• EXTRAIT DU DOCUMENT
☆ ☆ ☆ ☆

Radio Live, Nos vies à venir : raconter la guerre depuis la vie
Radio Live, c’est l’aboutissement et le début d’un projet né il y a dix ans. Une œuvre mouvante, entre scène et documentaire, où des témoins racontent la guerre, mais surtout la vie qui persiste malgré elle. Comment survivre, reconstruire, se réconcilier ? C’est le pari d’Aurélie Charon, journaliste et conceptrice du projet, qui, à travers trois volets de deux heures, réunit huit voix venues de Sarajevo, Kigali, Gaza, Syrie, Ukraine, Liban ou encore Avignon.
Tout commence en 2011, quand Aurélie Charon part avec Caroline Gillet à Alger pour France Info et France Culture. Ensemble, elles documentent les mobilisations de la jeunesse pendant le Printemps arabe. De cette expérience naît une intuition : la radio peut devenir un espace de rencontre, une archive vivante du présent. Plus tard, Aurélie Charon poursuit seule ses voyages, de Moscou à Gaza, de la Syrie à l’Ukraine, et décide de réunir ces récits éclatés sur une scène, de faire dialoguer des vies qui ne se seraient jamais croisées.
Ce passage du son à la scène n’est pas une trahison du réel, mais une façon de lui donner chair. À travers les corps, les voix, les regards, la parole devient visible, partageable, incarnée.

☆ ☆ ☆ ☆

• DONNÉES FOURNIES
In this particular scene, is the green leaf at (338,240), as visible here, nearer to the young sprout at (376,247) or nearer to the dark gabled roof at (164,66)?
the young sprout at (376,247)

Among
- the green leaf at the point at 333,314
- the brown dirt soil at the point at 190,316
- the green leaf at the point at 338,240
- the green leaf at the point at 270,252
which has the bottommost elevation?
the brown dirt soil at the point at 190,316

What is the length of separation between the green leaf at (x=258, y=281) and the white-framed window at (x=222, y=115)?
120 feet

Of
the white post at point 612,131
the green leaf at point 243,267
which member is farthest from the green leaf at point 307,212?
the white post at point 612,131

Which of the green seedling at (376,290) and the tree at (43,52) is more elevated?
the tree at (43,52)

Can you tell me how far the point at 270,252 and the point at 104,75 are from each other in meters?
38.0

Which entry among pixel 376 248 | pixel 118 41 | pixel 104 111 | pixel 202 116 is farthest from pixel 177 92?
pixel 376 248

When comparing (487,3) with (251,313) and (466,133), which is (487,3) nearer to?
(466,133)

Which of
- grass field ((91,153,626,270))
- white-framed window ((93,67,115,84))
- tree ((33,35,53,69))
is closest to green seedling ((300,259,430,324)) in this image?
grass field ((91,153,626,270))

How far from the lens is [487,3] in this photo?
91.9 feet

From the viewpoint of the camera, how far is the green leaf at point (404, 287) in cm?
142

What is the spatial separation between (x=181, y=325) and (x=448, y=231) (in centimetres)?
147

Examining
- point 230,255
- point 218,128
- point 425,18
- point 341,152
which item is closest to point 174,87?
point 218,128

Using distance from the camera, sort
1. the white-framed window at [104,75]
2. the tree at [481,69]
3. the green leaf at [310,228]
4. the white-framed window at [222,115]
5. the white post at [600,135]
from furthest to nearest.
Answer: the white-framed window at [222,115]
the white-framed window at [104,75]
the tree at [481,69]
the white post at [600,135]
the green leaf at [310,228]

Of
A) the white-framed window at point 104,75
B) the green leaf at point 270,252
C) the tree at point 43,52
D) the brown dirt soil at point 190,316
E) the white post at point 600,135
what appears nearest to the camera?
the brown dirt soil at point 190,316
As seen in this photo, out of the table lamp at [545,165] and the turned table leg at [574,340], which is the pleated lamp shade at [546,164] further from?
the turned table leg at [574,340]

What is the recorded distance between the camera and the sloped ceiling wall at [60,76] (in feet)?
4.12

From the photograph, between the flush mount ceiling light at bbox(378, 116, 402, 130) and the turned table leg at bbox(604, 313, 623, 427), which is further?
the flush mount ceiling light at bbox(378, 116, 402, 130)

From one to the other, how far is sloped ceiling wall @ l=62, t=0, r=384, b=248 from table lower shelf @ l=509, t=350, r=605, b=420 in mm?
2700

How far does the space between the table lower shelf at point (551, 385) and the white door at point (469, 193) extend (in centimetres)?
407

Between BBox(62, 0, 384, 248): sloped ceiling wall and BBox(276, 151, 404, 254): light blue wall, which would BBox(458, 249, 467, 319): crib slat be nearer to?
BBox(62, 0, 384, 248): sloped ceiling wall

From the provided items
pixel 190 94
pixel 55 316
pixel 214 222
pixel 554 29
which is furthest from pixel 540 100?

☆ ☆ ☆ ☆

• EXERCICES À RÉALISER
**a.** Extrayez du texte sur Radio Live le passage compris entre « Tout commence en » et « seraient jamais croisées. », bornes incluses.
**b.** Relevez, dans le texte sur Radio Live, tous les lieux d'où viennent les huit voix réunies par Aurélie Charon.
**c.** Poursuivez le texte sur Radio Live à la suite de sa dernière phrase.

• RÉPONSES PAR EXERCICE
**a.**
Tout commence en 2011, quand Aurélie Charon part avec Caroline Gillet à Alger pour France Info et France Culture. Ensemble, elles documentent les mobilisations de la jeunesse pendant le Printemps arabe. De cette expérience naît une intuition : la radio peut devenir un espace de rencontre, une archive vivante du présent. Plus tard, Aurélie Charon poursuit seule ses voyages, de Moscou à Gaza, de la Syrie à l’Ukraine, et décide de réunir ces récits éclatés sur une scène, de faire dialoguer des vies qui ne se seraient jamais croisées.

**b.** Sarajevo, Kigali, Gaza, Syrie, Ukraine, Liban, Avignon

**c.**
Au Théâtre de la Cité internationale, lors du deuxième volet du triptyque intitulé Nos vies à venir, le public se lève, bouleversé. On aurait voulu rester, suspendus à ces voix, à ces fragments d’histoires qui refusent de s’effacer. Car si le spectacle s’achève, le projet d’Aurélie Charon, lui, continue à se transformer : une radio vivante, toujours en mouvement, en quête d’écoute et de lien. C’est sans doute cela, la force du dispositif : il n’impose rien, il propose un espace. Un espace où la parole circule, où le spectateur devient témoin à son tour.
Sur scène, trois témoins : Amir, venu de Gaza ; Hala, de Syrie ; Rayane, du Liban. Tous trois racontent leur lutte pour reconstruire un monde après la guerre. À tour de rôle, ils s’emparent du micro, répondent en direct aux questions d’Aurélie Charon. Rien n’est joué, tout se dit dans le présent. Le regard du public glisse entre les images projetées, la table de jardin au centre du plateau, la guitare d’Emma Prat dont la voix s’élève au loin. La musique ne commente pas les récits, elle les enveloppe : elle relie les émotions sans les atténuer. Le spectacle respire, hésite, et c’est précisément dans ces silences, ces hésitations, que le réel affleure.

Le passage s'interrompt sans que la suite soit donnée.